An ABC of Production Economy
In short, Production Economy is about production, exchange and use of goods and services, and also the science of allocation of scarce resources. It does not deal with infinities.
A resource is scarce if it cannot be utilized or exchanged but for another scarce resource. The means of exchange for such transactions is generalized money, meaning coins, banknotes, financial "papers", contracts, leases - valuable items. Price is the quantity of money given in exchange for a unit of resource. For instance, an acre of land in a specified location; a gallon of treated water; a gun; a lease contract on a building; real estate in general. The price in a free market constitutes the economic measure of the value of an object. It may be a work of art, or even an unwritten idea.
When someone uses a resource, a potential user may be deprived of this resource. But it becomes difficult to evaluate if the users are a community. What is the market value of pure air, clean water, a green square for public use ? Such is the dilemma of "commons".
Now the value of a car is much more concrete, it can be technically evaluated, mainly due to the existence of specialists everywhere, with an exclusive interest in car sales. The value of a share or bond appears very precisely on the Exchange bulletin board, though it a strong function of time. Besides, it is a function of "local atmospheric conditions", of the general climate of a country. An investor came up with an interesting tautology: "The market factors are a function of the market factors".
A resource can be land, capital, energy, materials and combinations of such. Yet they have to be either tangible or measurable. The inborn resources of a human being are just body and soul. The soul is intangible. Gogol invented the business of selling dead souls, but nowadays there is little demand for these.
Any scarce resource has a price, which is its exchange value. A very simple scheme shows the basics:
In an open market, something enters into the process (inputs); something is transformed, and something utilizable comes out (products). There is also waste.
All these quantities are heterogeneous. In order to reduce them to a common denominator, we have to express everything as monetary values. Then it becomes possible to treat capital, labor, resources on an equal basis.
Land, labor, capital, feed materials and energy are production factors. An economic model classifies these factors by sectors and then permits a quantification of the correlations between them.
. The economic models of goods and services are fundamental processes of Economy. The simplest model for such exchanges considers rational agents, which try to attain a maximum usefulness, buying and selling goods and services in a free competitive market.

Task prompt
Repeat everything in the production economy text from "Any scarce resource" down to "an equal basis.", word for word.

Data listing

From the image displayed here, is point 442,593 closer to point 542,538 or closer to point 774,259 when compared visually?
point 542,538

* * *

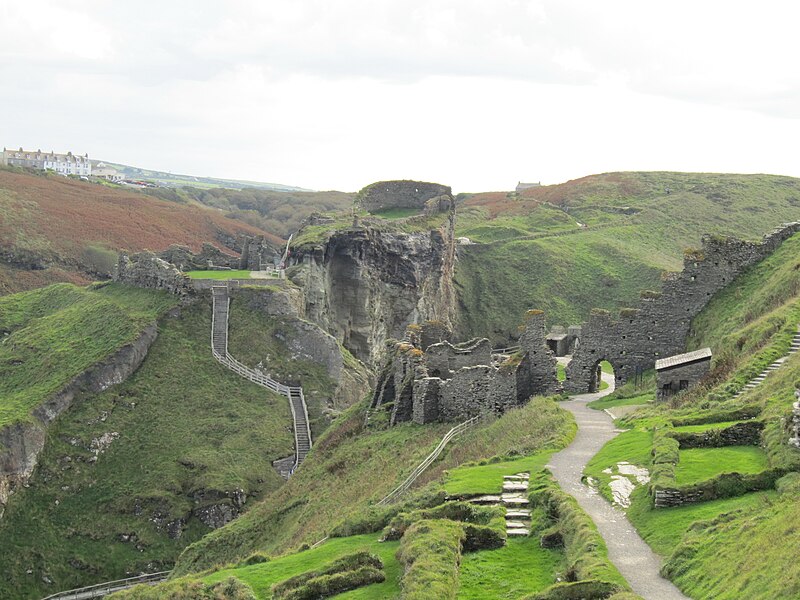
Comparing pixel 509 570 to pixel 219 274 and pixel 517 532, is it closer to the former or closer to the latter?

Written answer
Any scarce resource has a price, which is its exchange value. A very simple scheme shows the basics:
In an open market, something enters into the process (inputs); something is transformed, and something utilizable comes out (products). There is also waste.
All these quantities are heterogeneous. In order to reduce them to a common denominator, we have to express everything as monetary values. Then it becomes possible to treat capital, labor, resources on an equal basis.